During the years I had never had one role model that I admired and looked up to. I have always been drawn to and inspired by many dancers, my teachers, different kind of artists, my surroundings and my emotions. I came to realize that in different periods of my life I am drawn to artists that best describe my internal world at those moments. A few of the choreographers that I admire, is Akram Khan, because of how his culture influences his work, Ohad Naharin because I find the movement language he has developed not only exceptional but most of all therapeutic and a way for a dancer to break habits, finding new ways of moving. Choreographer Andonis Foniadakis, for how he reaches the extremities of technique and creates something new out of it and Dimitris Papaioannou for I find the way he portrays an idea always pushing the boundaries in unexpected ways.
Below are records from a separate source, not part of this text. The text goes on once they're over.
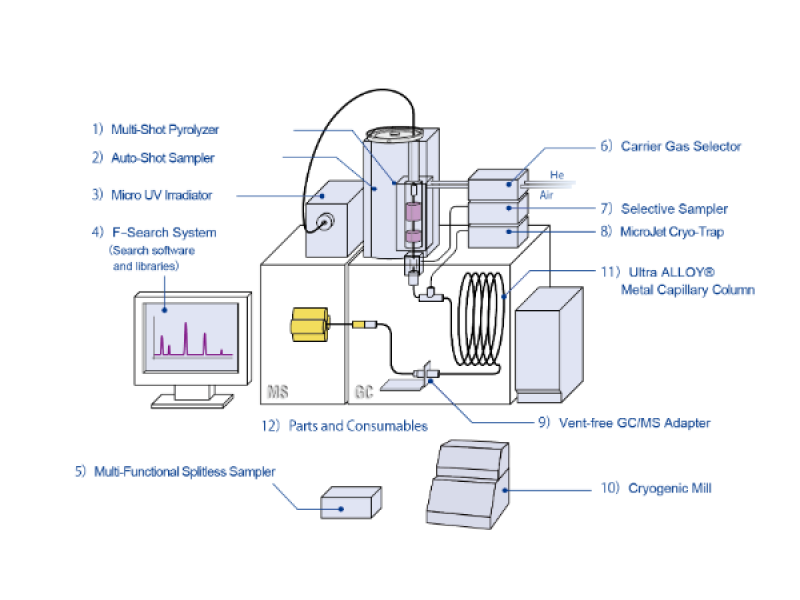 1) Multi-Shot Pyrolyzer
2) Auto-Shot Sampler
3) Micro UV Irradiator
4) F-Search System
(Search software and libraries)
6) Carrier Gas Selector
He
Air
7) Selective Sampler
8) MicroJet Cryo-Trap
11) Ultra ALLOY® Metal Capillary Column
MS
GC
12) Parts and Consumables
9) Vent-free GC/MS Adapter
5) Multi-Functional Splitless Sampler
10) Cryogenic Mill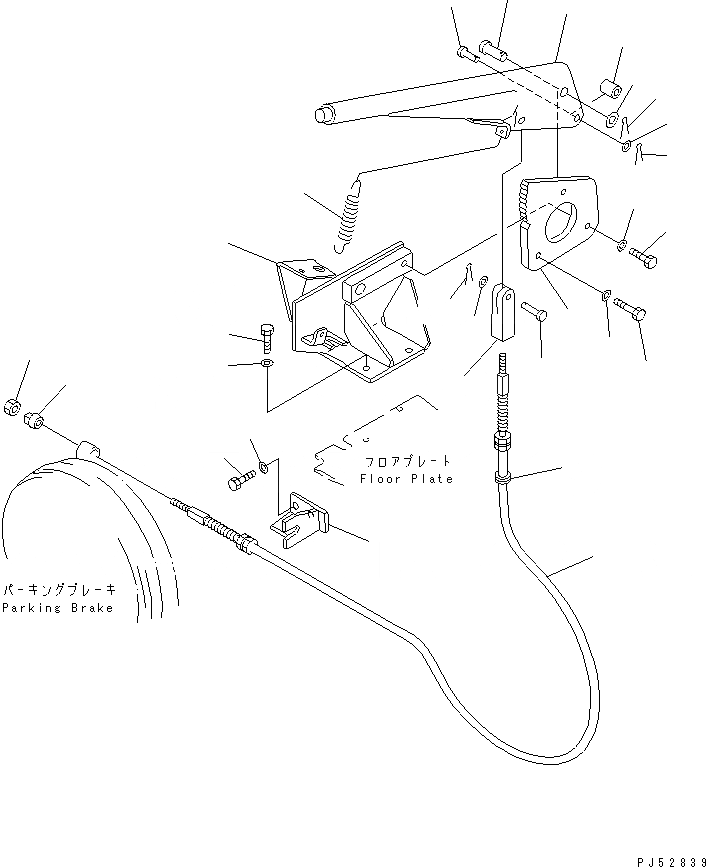 フロアプレート
Floor Plate

パーキングブレーキ
Parking Brake

PJ52839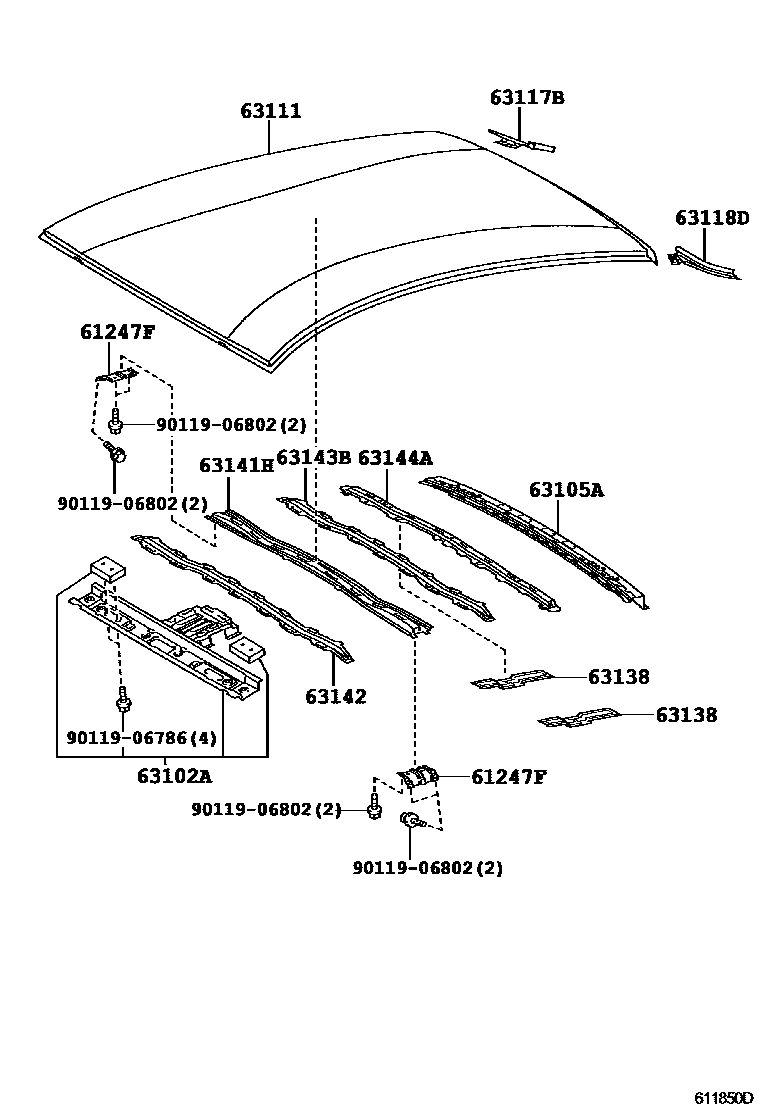 63111
63117B
63118D
61247F
90119-06802(2)
90119-06802(2)
63141H
63143B
63144A
63105A
63142
63138
63138
90119-06786(4)
63102A
61247F
90119-06802(2)
90119-06802(2)
611850D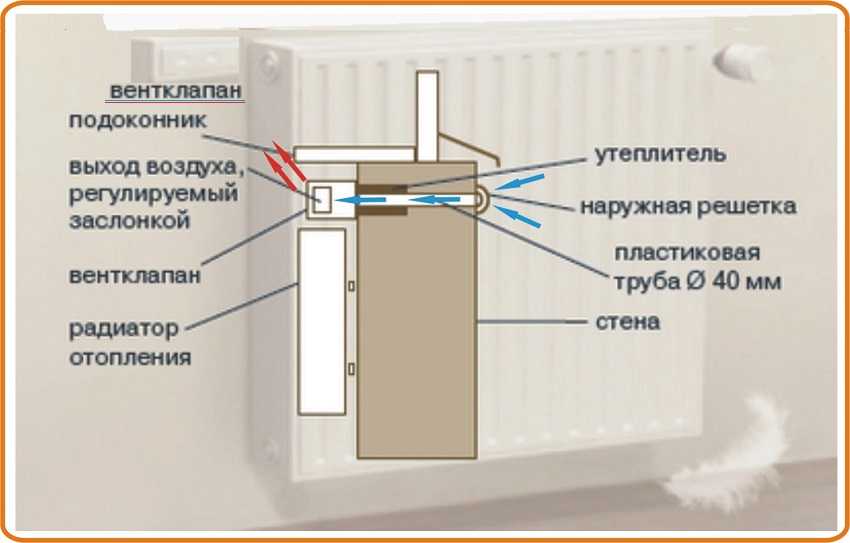 вентклапан

подоконник

выход воздуха, регулируемый заслонкой

вентклапан

радиатор отопления

утеплитель

наружная решетка

пластиковая труба Ø 40 мм

стена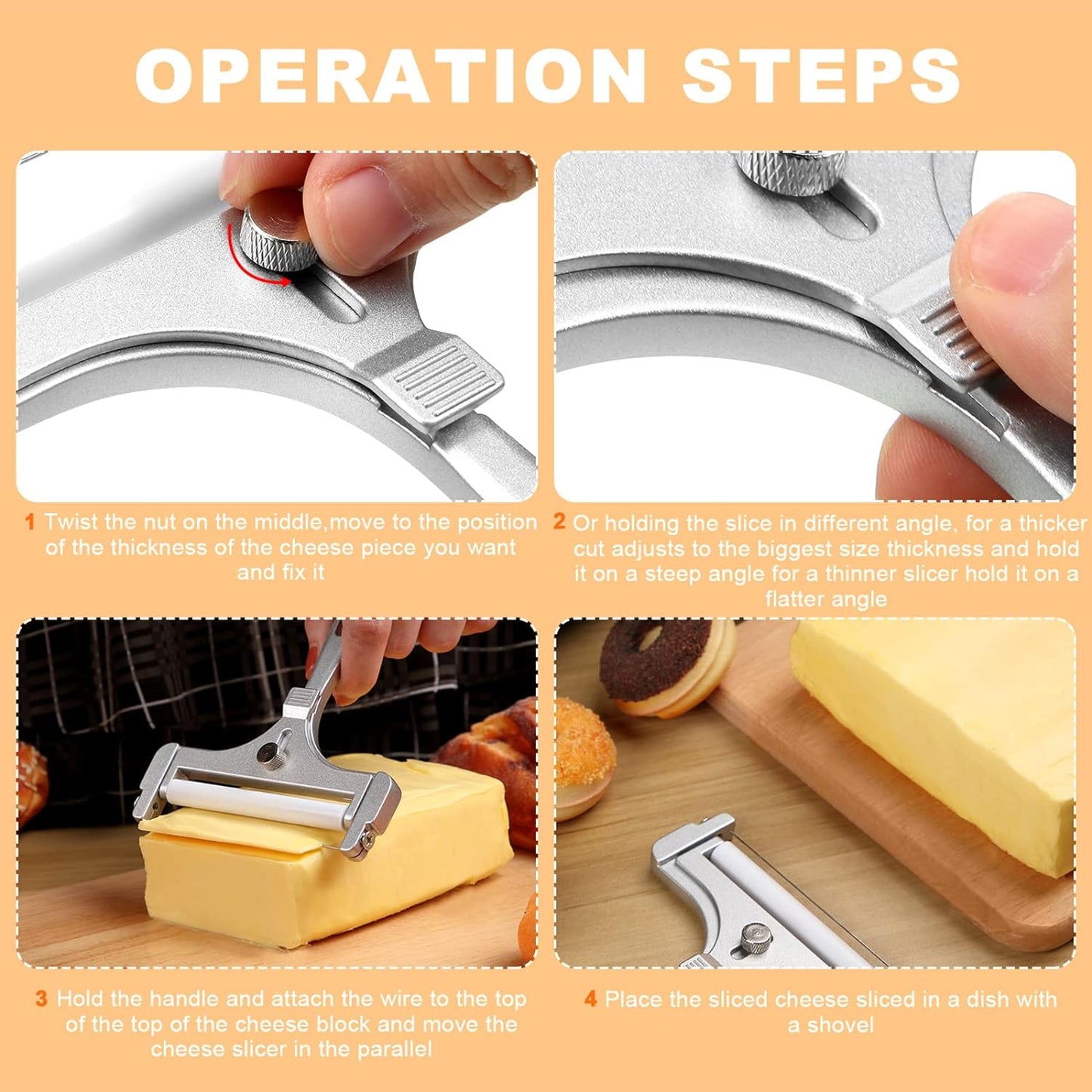 OPERATION STEPS

1 Twist the nut on the middle,move to the position of the thickness of the cheese piece you want and fix it

2 Or holding the slice in different angle, for a thicker cut adjusts to the biggest size thickness and hold it on a steep angle for a thinner slicer hold it on a flatter angle

3 Hold the handle and attach the wire to the top of the top of the cheese block and move the cheese slicer in the parallel

4 Place the sliced cheese sliced in a dish with a shovel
Dancing for me is a world that I still discover every day and will do for as long as I can. By discovering my art, I am discovering me and this journey is the greatest. It is a way to express my deepest fears, the darkest parts of me, my worries, my silly self, my sensual and loving self and everything that lives within me. It is the way for me to escape reality but to also face it. Coming in communication with myself, having a true connection of mind and body was only achieved through my practice of contemporary dance. It has always been my therapy and even though I felt it, it is at this moment in my life that I am mostly focusing on it.
I am currently in the process of creating a movement practice for people, not just dancers, who want to experience this connection with their body. It will address people who need a safe place to express emotions we are not allowed to express in our daily lives and benefit from its therapeutic effects.
There are a few projects in the upcoming year concerning performances but are still in the process of applying. Adding on, it is the first time I will not only be a dancer but also a choreographer since I am co choreographing a new piece for 2021. I can’t wait for this new journey and I can’t be eager enough to dance on a stage again.